U.S. airstrikes reignite debate over Iraq war powers

Black and white surveillance photo of a drone facility

A drone facility allegedly used by Iran-backed militias on the Iraq-Syria border, moments before an airstrike. Screenshot of video via U.S. Central Command.

The U.S. launched airstrikes Sunday night against three facilities on the Iraq-Syria border, which the Pentagon says Iran-backed militias have been using to carry out drone attacks on U.S. personnel.

Why it matters: The Washington Post reported last month that U.S. officials were growing increasingly alarmed by the use of small, low-flying drones — rather than traditional rocket fire — to covertly strike U.S. targets in Iraq.

The Biden administration seriously considered taking military action in April after an explosive-laden drone targeted a CIA hangar in Irbil, according to the Post, but ultimately declined.

  • A recent spate of attacks appears to have changed the calculus on what officials believe is currently the biggest threat to the military mission in Iraq.

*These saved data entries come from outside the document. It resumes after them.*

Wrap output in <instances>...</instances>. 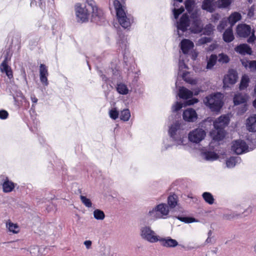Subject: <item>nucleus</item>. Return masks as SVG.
I'll return each instance as SVG.
<instances>
[{
	"instance_id": "obj_1",
	"label": "nucleus",
	"mask_w": 256,
	"mask_h": 256,
	"mask_svg": "<svg viewBox=\"0 0 256 256\" xmlns=\"http://www.w3.org/2000/svg\"><path fill=\"white\" fill-rule=\"evenodd\" d=\"M96 7L100 10L102 12L100 14H98L97 12H97V10H92L90 6H88V4L86 3L84 6L80 2L74 5V10L78 22L81 23L88 22L89 20L90 14H92V16L93 18H102L104 15L102 10L99 8L96 4Z\"/></svg>"
},
{
	"instance_id": "obj_2",
	"label": "nucleus",
	"mask_w": 256,
	"mask_h": 256,
	"mask_svg": "<svg viewBox=\"0 0 256 256\" xmlns=\"http://www.w3.org/2000/svg\"><path fill=\"white\" fill-rule=\"evenodd\" d=\"M200 10L198 8L195 9L194 12L190 16V18L192 20L190 29L193 33H200L203 30L204 24L200 18Z\"/></svg>"
},
{
	"instance_id": "obj_3",
	"label": "nucleus",
	"mask_w": 256,
	"mask_h": 256,
	"mask_svg": "<svg viewBox=\"0 0 256 256\" xmlns=\"http://www.w3.org/2000/svg\"><path fill=\"white\" fill-rule=\"evenodd\" d=\"M254 32V30L252 32L250 26L246 24H240L237 26L236 33L240 37L246 38L252 33V36L248 39V43H252L256 40V37Z\"/></svg>"
},
{
	"instance_id": "obj_4",
	"label": "nucleus",
	"mask_w": 256,
	"mask_h": 256,
	"mask_svg": "<svg viewBox=\"0 0 256 256\" xmlns=\"http://www.w3.org/2000/svg\"><path fill=\"white\" fill-rule=\"evenodd\" d=\"M223 96L217 92L210 96L209 98V108L212 112H218L223 105Z\"/></svg>"
},
{
	"instance_id": "obj_5",
	"label": "nucleus",
	"mask_w": 256,
	"mask_h": 256,
	"mask_svg": "<svg viewBox=\"0 0 256 256\" xmlns=\"http://www.w3.org/2000/svg\"><path fill=\"white\" fill-rule=\"evenodd\" d=\"M206 136V133L204 130L197 128L190 132L188 138L190 142L198 144L204 140Z\"/></svg>"
},
{
	"instance_id": "obj_6",
	"label": "nucleus",
	"mask_w": 256,
	"mask_h": 256,
	"mask_svg": "<svg viewBox=\"0 0 256 256\" xmlns=\"http://www.w3.org/2000/svg\"><path fill=\"white\" fill-rule=\"evenodd\" d=\"M141 236L142 238L150 242H155L158 241V238L155 234L154 231L148 226H145L141 229Z\"/></svg>"
},
{
	"instance_id": "obj_7",
	"label": "nucleus",
	"mask_w": 256,
	"mask_h": 256,
	"mask_svg": "<svg viewBox=\"0 0 256 256\" xmlns=\"http://www.w3.org/2000/svg\"><path fill=\"white\" fill-rule=\"evenodd\" d=\"M248 148L246 142L242 140H237L233 142L232 150L236 154H240L246 151Z\"/></svg>"
},
{
	"instance_id": "obj_8",
	"label": "nucleus",
	"mask_w": 256,
	"mask_h": 256,
	"mask_svg": "<svg viewBox=\"0 0 256 256\" xmlns=\"http://www.w3.org/2000/svg\"><path fill=\"white\" fill-rule=\"evenodd\" d=\"M238 78V74L234 70H230L223 80L224 86H228L229 84H234Z\"/></svg>"
},
{
	"instance_id": "obj_9",
	"label": "nucleus",
	"mask_w": 256,
	"mask_h": 256,
	"mask_svg": "<svg viewBox=\"0 0 256 256\" xmlns=\"http://www.w3.org/2000/svg\"><path fill=\"white\" fill-rule=\"evenodd\" d=\"M190 26V18L187 14H184L180 19V21L177 22V28L181 30L182 32L186 31L188 28Z\"/></svg>"
},
{
	"instance_id": "obj_10",
	"label": "nucleus",
	"mask_w": 256,
	"mask_h": 256,
	"mask_svg": "<svg viewBox=\"0 0 256 256\" xmlns=\"http://www.w3.org/2000/svg\"><path fill=\"white\" fill-rule=\"evenodd\" d=\"M182 118L186 122H194L197 120L198 115L194 110L190 108L184 111Z\"/></svg>"
},
{
	"instance_id": "obj_11",
	"label": "nucleus",
	"mask_w": 256,
	"mask_h": 256,
	"mask_svg": "<svg viewBox=\"0 0 256 256\" xmlns=\"http://www.w3.org/2000/svg\"><path fill=\"white\" fill-rule=\"evenodd\" d=\"M230 118L228 115H223L220 116L214 122V128H223L228 125Z\"/></svg>"
},
{
	"instance_id": "obj_12",
	"label": "nucleus",
	"mask_w": 256,
	"mask_h": 256,
	"mask_svg": "<svg viewBox=\"0 0 256 256\" xmlns=\"http://www.w3.org/2000/svg\"><path fill=\"white\" fill-rule=\"evenodd\" d=\"M232 0H218L214 2L212 0H209V12H212L214 8L212 6L214 5L218 8H226L231 4Z\"/></svg>"
},
{
	"instance_id": "obj_13",
	"label": "nucleus",
	"mask_w": 256,
	"mask_h": 256,
	"mask_svg": "<svg viewBox=\"0 0 256 256\" xmlns=\"http://www.w3.org/2000/svg\"><path fill=\"white\" fill-rule=\"evenodd\" d=\"M48 72L47 66L44 64L40 66V78L41 82L45 86L48 84Z\"/></svg>"
},
{
	"instance_id": "obj_14",
	"label": "nucleus",
	"mask_w": 256,
	"mask_h": 256,
	"mask_svg": "<svg viewBox=\"0 0 256 256\" xmlns=\"http://www.w3.org/2000/svg\"><path fill=\"white\" fill-rule=\"evenodd\" d=\"M194 47V43L190 40L184 39L180 42V49L184 54H187Z\"/></svg>"
},
{
	"instance_id": "obj_15",
	"label": "nucleus",
	"mask_w": 256,
	"mask_h": 256,
	"mask_svg": "<svg viewBox=\"0 0 256 256\" xmlns=\"http://www.w3.org/2000/svg\"><path fill=\"white\" fill-rule=\"evenodd\" d=\"M246 128L249 132H256V115L253 114L246 120Z\"/></svg>"
},
{
	"instance_id": "obj_16",
	"label": "nucleus",
	"mask_w": 256,
	"mask_h": 256,
	"mask_svg": "<svg viewBox=\"0 0 256 256\" xmlns=\"http://www.w3.org/2000/svg\"><path fill=\"white\" fill-rule=\"evenodd\" d=\"M225 134V131L223 128H215V130L210 134V136L214 140L220 141L224 138Z\"/></svg>"
},
{
	"instance_id": "obj_17",
	"label": "nucleus",
	"mask_w": 256,
	"mask_h": 256,
	"mask_svg": "<svg viewBox=\"0 0 256 256\" xmlns=\"http://www.w3.org/2000/svg\"><path fill=\"white\" fill-rule=\"evenodd\" d=\"M234 50L236 52L242 55L251 54L252 53V48L247 44H241L236 47Z\"/></svg>"
},
{
	"instance_id": "obj_18",
	"label": "nucleus",
	"mask_w": 256,
	"mask_h": 256,
	"mask_svg": "<svg viewBox=\"0 0 256 256\" xmlns=\"http://www.w3.org/2000/svg\"><path fill=\"white\" fill-rule=\"evenodd\" d=\"M158 240L161 245L165 247H175L178 245V242L176 240L169 237L166 238L158 239Z\"/></svg>"
},
{
	"instance_id": "obj_19",
	"label": "nucleus",
	"mask_w": 256,
	"mask_h": 256,
	"mask_svg": "<svg viewBox=\"0 0 256 256\" xmlns=\"http://www.w3.org/2000/svg\"><path fill=\"white\" fill-rule=\"evenodd\" d=\"M193 93L184 87H182L178 90V96L180 98L187 100L192 97Z\"/></svg>"
},
{
	"instance_id": "obj_20",
	"label": "nucleus",
	"mask_w": 256,
	"mask_h": 256,
	"mask_svg": "<svg viewBox=\"0 0 256 256\" xmlns=\"http://www.w3.org/2000/svg\"><path fill=\"white\" fill-rule=\"evenodd\" d=\"M241 14L238 12H234L232 13L228 18V21L230 25V27H232L234 24L241 19Z\"/></svg>"
},
{
	"instance_id": "obj_21",
	"label": "nucleus",
	"mask_w": 256,
	"mask_h": 256,
	"mask_svg": "<svg viewBox=\"0 0 256 256\" xmlns=\"http://www.w3.org/2000/svg\"><path fill=\"white\" fill-rule=\"evenodd\" d=\"M2 188L4 192H10L14 188V184L13 182L10 181L8 178H6L5 181L2 184Z\"/></svg>"
},
{
	"instance_id": "obj_22",
	"label": "nucleus",
	"mask_w": 256,
	"mask_h": 256,
	"mask_svg": "<svg viewBox=\"0 0 256 256\" xmlns=\"http://www.w3.org/2000/svg\"><path fill=\"white\" fill-rule=\"evenodd\" d=\"M224 40L226 42H232L234 39V36L233 34L232 27L228 28L223 34Z\"/></svg>"
},
{
	"instance_id": "obj_23",
	"label": "nucleus",
	"mask_w": 256,
	"mask_h": 256,
	"mask_svg": "<svg viewBox=\"0 0 256 256\" xmlns=\"http://www.w3.org/2000/svg\"><path fill=\"white\" fill-rule=\"evenodd\" d=\"M246 100V95L242 94H236L234 98V102L235 105H238L241 104L245 103Z\"/></svg>"
},
{
	"instance_id": "obj_24",
	"label": "nucleus",
	"mask_w": 256,
	"mask_h": 256,
	"mask_svg": "<svg viewBox=\"0 0 256 256\" xmlns=\"http://www.w3.org/2000/svg\"><path fill=\"white\" fill-rule=\"evenodd\" d=\"M186 9L188 13L191 16V14L194 12V10L195 6V2L194 0H186L184 2Z\"/></svg>"
},
{
	"instance_id": "obj_25",
	"label": "nucleus",
	"mask_w": 256,
	"mask_h": 256,
	"mask_svg": "<svg viewBox=\"0 0 256 256\" xmlns=\"http://www.w3.org/2000/svg\"><path fill=\"white\" fill-rule=\"evenodd\" d=\"M156 209L158 210L159 214H160L162 215V218L163 216H167L169 212V210L168 206L164 204H161L156 206Z\"/></svg>"
},
{
	"instance_id": "obj_26",
	"label": "nucleus",
	"mask_w": 256,
	"mask_h": 256,
	"mask_svg": "<svg viewBox=\"0 0 256 256\" xmlns=\"http://www.w3.org/2000/svg\"><path fill=\"white\" fill-rule=\"evenodd\" d=\"M178 196L175 194L170 195L168 198V203L171 208L176 207L178 204Z\"/></svg>"
},
{
	"instance_id": "obj_27",
	"label": "nucleus",
	"mask_w": 256,
	"mask_h": 256,
	"mask_svg": "<svg viewBox=\"0 0 256 256\" xmlns=\"http://www.w3.org/2000/svg\"><path fill=\"white\" fill-rule=\"evenodd\" d=\"M180 128V124L179 122H176L172 124L169 129L168 132L171 137L174 138L178 130Z\"/></svg>"
},
{
	"instance_id": "obj_28",
	"label": "nucleus",
	"mask_w": 256,
	"mask_h": 256,
	"mask_svg": "<svg viewBox=\"0 0 256 256\" xmlns=\"http://www.w3.org/2000/svg\"><path fill=\"white\" fill-rule=\"evenodd\" d=\"M240 158L238 156L231 157L226 161V166L230 168H233L237 163L240 162Z\"/></svg>"
},
{
	"instance_id": "obj_29",
	"label": "nucleus",
	"mask_w": 256,
	"mask_h": 256,
	"mask_svg": "<svg viewBox=\"0 0 256 256\" xmlns=\"http://www.w3.org/2000/svg\"><path fill=\"white\" fill-rule=\"evenodd\" d=\"M148 214L149 216L153 220L162 218V215L159 214L158 210L156 209V206L152 210H150Z\"/></svg>"
},
{
	"instance_id": "obj_30",
	"label": "nucleus",
	"mask_w": 256,
	"mask_h": 256,
	"mask_svg": "<svg viewBox=\"0 0 256 256\" xmlns=\"http://www.w3.org/2000/svg\"><path fill=\"white\" fill-rule=\"evenodd\" d=\"M6 226L8 228L10 232L14 234H17L20 231L18 226L16 224H14L10 222L6 224Z\"/></svg>"
},
{
	"instance_id": "obj_31",
	"label": "nucleus",
	"mask_w": 256,
	"mask_h": 256,
	"mask_svg": "<svg viewBox=\"0 0 256 256\" xmlns=\"http://www.w3.org/2000/svg\"><path fill=\"white\" fill-rule=\"evenodd\" d=\"M250 82V78L248 76L244 75L240 81V90H244L246 88Z\"/></svg>"
},
{
	"instance_id": "obj_32",
	"label": "nucleus",
	"mask_w": 256,
	"mask_h": 256,
	"mask_svg": "<svg viewBox=\"0 0 256 256\" xmlns=\"http://www.w3.org/2000/svg\"><path fill=\"white\" fill-rule=\"evenodd\" d=\"M116 90L119 94H126L128 92L126 86L122 83L117 84Z\"/></svg>"
},
{
	"instance_id": "obj_33",
	"label": "nucleus",
	"mask_w": 256,
	"mask_h": 256,
	"mask_svg": "<svg viewBox=\"0 0 256 256\" xmlns=\"http://www.w3.org/2000/svg\"><path fill=\"white\" fill-rule=\"evenodd\" d=\"M130 116V113L128 109H124L122 110L120 114L121 120L126 122L129 120Z\"/></svg>"
},
{
	"instance_id": "obj_34",
	"label": "nucleus",
	"mask_w": 256,
	"mask_h": 256,
	"mask_svg": "<svg viewBox=\"0 0 256 256\" xmlns=\"http://www.w3.org/2000/svg\"><path fill=\"white\" fill-rule=\"evenodd\" d=\"M94 216L96 219L99 220H104L105 217V215L103 211L98 209H96L94 210Z\"/></svg>"
},
{
	"instance_id": "obj_35",
	"label": "nucleus",
	"mask_w": 256,
	"mask_h": 256,
	"mask_svg": "<svg viewBox=\"0 0 256 256\" xmlns=\"http://www.w3.org/2000/svg\"><path fill=\"white\" fill-rule=\"evenodd\" d=\"M177 218L181 222L188 224L196 222L195 218L192 217L178 216Z\"/></svg>"
},
{
	"instance_id": "obj_36",
	"label": "nucleus",
	"mask_w": 256,
	"mask_h": 256,
	"mask_svg": "<svg viewBox=\"0 0 256 256\" xmlns=\"http://www.w3.org/2000/svg\"><path fill=\"white\" fill-rule=\"evenodd\" d=\"M80 198L82 204L88 208L92 207V204L90 200L86 196H80Z\"/></svg>"
},
{
	"instance_id": "obj_37",
	"label": "nucleus",
	"mask_w": 256,
	"mask_h": 256,
	"mask_svg": "<svg viewBox=\"0 0 256 256\" xmlns=\"http://www.w3.org/2000/svg\"><path fill=\"white\" fill-rule=\"evenodd\" d=\"M86 2L88 4V6H90L92 10H97V13L98 14H102L100 10L96 7V2L94 0H86ZM94 12L96 13V12Z\"/></svg>"
},
{
	"instance_id": "obj_38",
	"label": "nucleus",
	"mask_w": 256,
	"mask_h": 256,
	"mask_svg": "<svg viewBox=\"0 0 256 256\" xmlns=\"http://www.w3.org/2000/svg\"><path fill=\"white\" fill-rule=\"evenodd\" d=\"M230 60L228 56L226 54H222L218 55V61L222 63H228Z\"/></svg>"
},
{
	"instance_id": "obj_39",
	"label": "nucleus",
	"mask_w": 256,
	"mask_h": 256,
	"mask_svg": "<svg viewBox=\"0 0 256 256\" xmlns=\"http://www.w3.org/2000/svg\"><path fill=\"white\" fill-rule=\"evenodd\" d=\"M109 114L110 118L115 120L118 118L119 113L116 108H112L110 111Z\"/></svg>"
},
{
	"instance_id": "obj_40",
	"label": "nucleus",
	"mask_w": 256,
	"mask_h": 256,
	"mask_svg": "<svg viewBox=\"0 0 256 256\" xmlns=\"http://www.w3.org/2000/svg\"><path fill=\"white\" fill-rule=\"evenodd\" d=\"M184 11V9L183 6H181L180 8L174 10V15L176 19H177L179 16L182 14Z\"/></svg>"
},
{
	"instance_id": "obj_41",
	"label": "nucleus",
	"mask_w": 256,
	"mask_h": 256,
	"mask_svg": "<svg viewBox=\"0 0 256 256\" xmlns=\"http://www.w3.org/2000/svg\"><path fill=\"white\" fill-rule=\"evenodd\" d=\"M217 56L216 55H211L209 58V69L212 67L216 64L217 60Z\"/></svg>"
},
{
	"instance_id": "obj_42",
	"label": "nucleus",
	"mask_w": 256,
	"mask_h": 256,
	"mask_svg": "<svg viewBox=\"0 0 256 256\" xmlns=\"http://www.w3.org/2000/svg\"><path fill=\"white\" fill-rule=\"evenodd\" d=\"M10 68L6 60L3 61L0 65V69L2 72H5Z\"/></svg>"
},
{
	"instance_id": "obj_43",
	"label": "nucleus",
	"mask_w": 256,
	"mask_h": 256,
	"mask_svg": "<svg viewBox=\"0 0 256 256\" xmlns=\"http://www.w3.org/2000/svg\"><path fill=\"white\" fill-rule=\"evenodd\" d=\"M182 107V104L180 102H176L175 104L172 106L173 110L174 112H178L180 110Z\"/></svg>"
},
{
	"instance_id": "obj_44",
	"label": "nucleus",
	"mask_w": 256,
	"mask_h": 256,
	"mask_svg": "<svg viewBox=\"0 0 256 256\" xmlns=\"http://www.w3.org/2000/svg\"><path fill=\"white\" fill-rule=\"evenodd\" d=\"M251 60H248L246 59L241 60L242 65L246 68H248L250 70V64Z\"/></svg>"
},
{
	"instance_id": "obj_45",
	"label": "nucleus",
	"mask_w": 256,
	"mask_h": 256,
	"mask_svg": "<svg viewBox=\"0 0 256 256\" xmlns=\"http://www.w3.org/2000/svg\"><path fill=\"white\" fill-rule=\"evenodd\" d=\"M8 114L7 111L5 110H0V118L2 120H5L8 118Z\"/></svg>"
},
{
	"instance_id": "obj_46",
	"label": "nucleus",
	"mask_w": 256,
	"mask_h": 256,
	"mask_svg": "<svg viewBox=\"0 0 256 256\" xmlns=\"http://www.w3.org/2000/svg\"><path fill=\"white\" fill-rule=\"evenodd\" d=\"M228 20H222L220 25L218 26V29L220 31H222V30H224L226 26Z\"/></svg>"
},
{
	"instance_id": "obj_47",
	"label": "nucleus",
	"mask_w": 256,
	"mask_h": 256,
	"mask_svg": "<svg viewBox=\"0 0 256 256\" xmlns=\"http://www.w3.org/2000/svg\"><path fill=\"white\" fill-rule=\"evenodd\" d=\"M209 160H215L218 158V154L214 152H209Z\"/></svg>"
},
{
	"instance_id": "obj_48",
	"label": "nucleus",
	"mask_w": 256,
	"mask_h": 256,
	"mask_svg": "<svg viewBox=\"0 0 256 256\" xmlns=\"http://www.w3.org/2000/svg\"><path fill=\"white\" fill-rule=\"evenodd\" d=\"M250 70L256 72V60H251L250 64Z\"/></svg>"
},
{
	"instance_id": "obj_49",
	"label": "nucleus",
	"mask_w": 256,
	"mask_h": 256,
	"mask_svg": "<svg viewBox=\"0 0 256 256\" xmlns=\"http://www.w3.org/2000/svg\"><path fill=\"white\" fill-rule=\"evenodd\" d=\"M6 74V75L8 78L9 79H12L13 78V72L11 69V68H9L6 72H4Z\"/></svg>"
},
{
	"instance_id": "obj_50",
	"label": "nucleus",
	"mask_w": 256,
	"mask_h": 256,
	"mask_svg": "<svg viewBox=\"0 0 256 256\" xmlns=\"http://www.w3.org/2000/svg\"><path fill=\"white\" fill-rule=\"evenodd\" d=\"M202 8L204 10L208 11V0H204L202 2Z\"/></svg>"
},
{
	"instance_id": "obj_51",
	"label": "nucleus",
	"mask_w": 256,
	"mask_h": 256,
	"mask_svg": "<svg viewBox=\"0 0 256 256\" xmlns=\"http://www.w3.org/2000/svg\"><path fill=\"white\" fill-rule=\"evenodd\" d=\"M198 42L202 44L208 42V37L201 38L199 40Z\"/></svg>"
},
{
	"instance_id": "obj_52",
	"label": "nucleus",
	"mask_w": 256,
	"mask_h": 256,
	"mask_svg": "<svg viewBox=\"0 0 256 256\" xmlns=\"http://www.w3.org/2000/svg\"><path fill=\"white\" fill-rule=\"evenodd\" d=\"M220 18V16L218 14H214L212 15L211 20L212 21L215 22L216 21L218 20Z\"/></svg>"
},
{
	"instance_id": "obj_53",
	"label": "nucleus",
	"mask_w": 256,
	"mask_h": 256,
	"mask_svg": "<svg viewBox=\"0 0 256 256\" xmlns=\"http://www.w3.org/2000/svg\"><path fill=\"white\" fill-rule=\"evenodd\" d=\"M198 102V99L196 98H192V100H190L187 102V104L188 105H192L195 103H196Z\"/></svg>"
},
{
	"instance_id": "obj_54",
	"label": "nucleus",
	"mask_w": 256,
	"mask_h": 256,
	"mask_svg": "<svg viewBox=\"0 0 256 256\" xmlns=\"http://www.w3.org/2000/svg\"><path fill=\"white\" fill-rule=\"evenodd\" d=\"M202 156L204 157V158L208 160V151L206 150L205 152H202L201 153Z\"/></svg>"
},
{
	"instance_id": "obj_55",
	"label": "nucleus",
	"mask_w": 256,
	"mask_h": 256,
	"mask_svg": "<svg viewBox=\"0 0 256 256\" xmlns=\"http://www.w3.org/2000/svg\"><path fill=\"white\" fill-rule=\"evenodd\" d=\"M30 99L33 103L36 104L38 102V98L36 97L34 94L31 95Z\"/></svg>"
},
{
	"instance_id": "obj_56",
	"label": "nucleus",
	"mask_w": 256,
	"mask_h": 256,
	"mask_svg": "<svg viewBox=\"0 0 256 256\" xmlns=\"http://www.w3.org/2000/svg\"><path fill=\"white\" fill-rule=\"evenodd\" d=\"M84 244L87 248H89L92 245V242L90 240H86L84 242Z\"/></svg>"
},
{
	"instance_id": "obj_57",
	"label": "nucleus",
	"mask_w": 256,
	"mask_h": 256,
	"mask_svg": "<svg viewBox=\"0 0 256 256\" xmlns=\"http://www.w3.org/2000/svg\"><path fill=\"white\" fill-rule=\"evenodd\" d=\"M202 197H203L204 199V200L206 202H208V192H204L202 194Z\"/></svg>"
},
{
	"instance_id": "obj_58",
	"label": "nucleus",
	"mask_w": 256,
	"mask_h": 256,
	"mask_svg": "<svg viewBox=\"0 0 256 256\" xmlns=\"http://www.w3.org/2000/svg\"><path fill=\"white\" fill-rule=\"evenodd\" d=\"M214 202V198L209 193V204H212Z\"/></svg>"
},
{
	"instance_id": "obj_59",
	"label": "nucleus",
	"mask_w": 256,
	"mask_h": 256,
	"mask_svg": "<svg viewBox=\"0 0 256 256\" xmlns=\"http://www.w3.org/2000/svg\"><path fill=\"white\" fill-rule=\"evenodd\" d=\"M100 77H101L102 80L103 81H104V82H107L108 80V78L105 74H101Z\"/></svg>"
},
{
	"instance_id": "obj_60",
	"label": "nucleus",
	"mask_w": 256,
	"mask_h": 256,
	"mask_svg": "<svg viewBox=\"0 0 256 256\" xmlns=\"http://www.w3.org/2000/svg\"><path fill=\"white\" fill-rule=\"evenodd\" d=\"M234 218V216L232 214H224V218L226 220H230Z\"/></svg>"
},
{
	"instance_id": "obj_61",
	"label": "nucleus",
	"mask_w": 256,
	"mask_h": 256,
	"mask_svg": "<svg viewBox=\"0 0 256 256\" xmlns=\"http://www.w3.org/2000/svg\"><path fill=\"white\" fill-rule=\"evenodd\" d=\"M185 80L190 84H195L196 80L192 79H186Z\"/></svg>"
},
{
	"instance_id": "obj_62",
	"label": "nucleus",
	"mask_w": 256,
	"mask_h": 256,
	"mask_svg": "<svg viewBox=\"0 0 256 256\" xmlns=\"http://www.w3.org/2000/svg\"><path fill=\"white\" fill-rule=\"evenodd\" d=\"M218 248H214V250H211V253L213 255H216V254L218 252Z\"/></svg>"
},
{
	"instance_id": "obj_63",
	"label": "nucleus",
	"mask_w": 256,
	"mask_h": 256,
	"mask_svg": "<svg viewBox=\"0 0 256 256\" xmlns=\"http://www.w3.org/2000/svg\"><path fill=\"white\" fill-rule=\"evenodd\" d=\"M204 103L206 106H208V96L205 97L204 99Z\"/></svg>"
},
{
	"instance_id": "obj_64",
	"label": "nucleus",
	"mask_w": 256,
	"mask_h": 256,
	"mask_svg": "<svg viewBox=\"0 0 256 256\" xmlns=\"http://www.w3.org/2000/svg\"><path fill=\"white\" fill-rule=\"evenodd\" d=\"M254 256H256V245L254 248Z\"/></svg>"
}]
</instances>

Zoom in: Last night's strike marks the second time since taking office that President Biden has approved a "defensive" operation against Iran-backed militias in the region, and it comes just two weeks after the House voted to repeal the 2002 Authorization for the Use of Military Force (AUMF) in Iraq — a move Biden supports.

In a statement disclosing the airstrikes, Pentagon spokesperson John Kirby cited Biden's "Article II authority to protect U.S. personnel in Iraq" as justification for the attack, rather than the AUMF. But not everyone's satisfied.

  • "I’m just as worried about the expansion of Article II authority interpretation as I am about the expansion of existing AUMF interpretation,” Sen. Chris Murphy (D-Conn.) told Politico.
  • Murphy, an influential voice on foreign policy in the Democratic Party, warned that the fighting between U.S. forces and Iranian proxies is beginning to look like "low-scale war," and he said Biden should consider asking Congress for a new authorization.

Sen. Jim Inhofe (R-Okla.), the top Republican on the Senate Armed Services Committee, applauded the strike but called it "overdue" and an example of the "continued need" for the 2002 AUMF.

  • Inhofe added that while he currently opposes repealing the 2002 AUMF, Congress should consider a "comprehensive replacement" to address the "ongoing threat" that Iran-backed militias pose to U.S. troops.

The Iraqi government, meanwhile, called the airstrike a "blatant and unacceptable violation of Iraqi sovereignty," condemning the idea that its country should be an "arena for settling accounts."